Lopez set a date for the event and began spreading word at the base for volunteers. “He really put his heart and soul into it,” Buckner said. “Then he put a mark on the wall and said, ‘Sir, I think this is the day that we go out.’”
Buckner was also able to use some military outreach funds to host a barbecue for all the volunteers.
“That’s so folks could enjoy and break bread with us after we’ve worked hard for several hours,” he said. “Because to me, nothing is better than opening your table to people you’ve just met, and hearing their story.”
‘Doing the Hallelujah dance’
Lopez’s plan now, he said, is to have the Fort Eustis soldiers come out to the cemeteries about once a month.
Smith, of Barrett-Peake, said her “strategic plan” is to have other volunteers come out in the next couple weeks to maintain what’s already been cut, then have the soldiers attack the taller areas in October.

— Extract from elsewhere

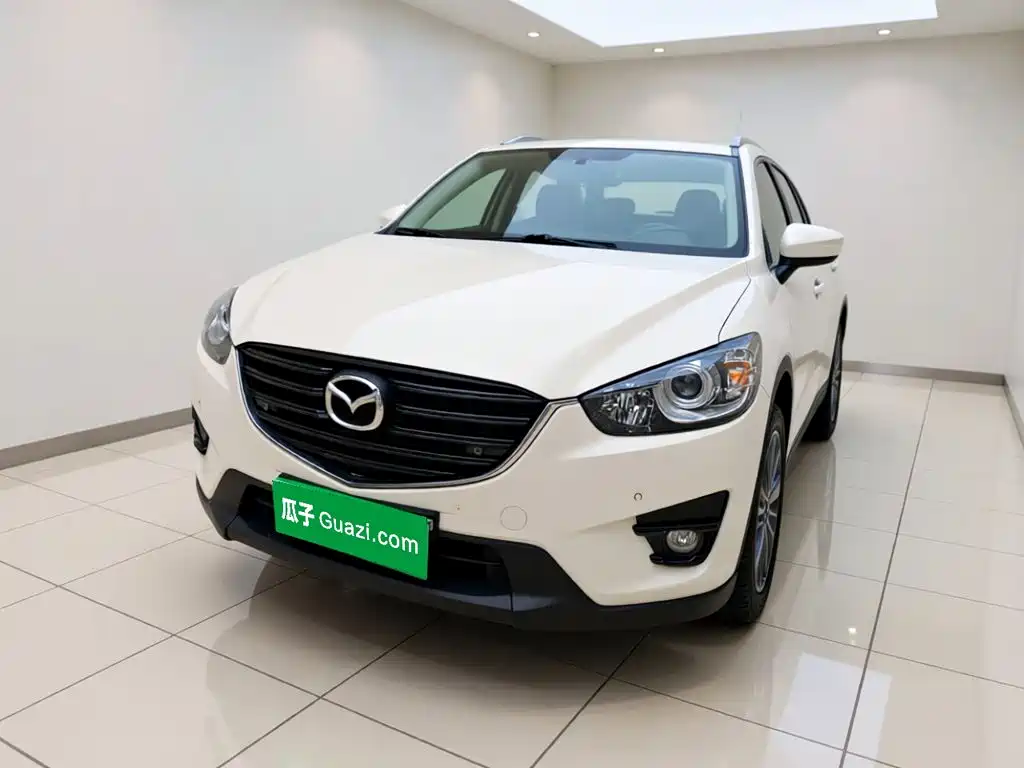 Mazda CX-5 2015 — фото 1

McDew, for his part, said he’s happy that Mary Christian is getting her wish. “It was her passion to make sure that these cemeteries were taken care of, and we didn’t want to disappoint,” he said.
As the cleanup was underway that morning, Smith got a text message from Mary Christian’s daughter, Benita Taylor, who lives in Northern Virginia. Taylor had seen a Facebook post about the massive cemetery cleanup, and sent Smith a note.
“I know my mother is doing the Hallelujah dance up in heaven right now,” Taylor wrote in the message.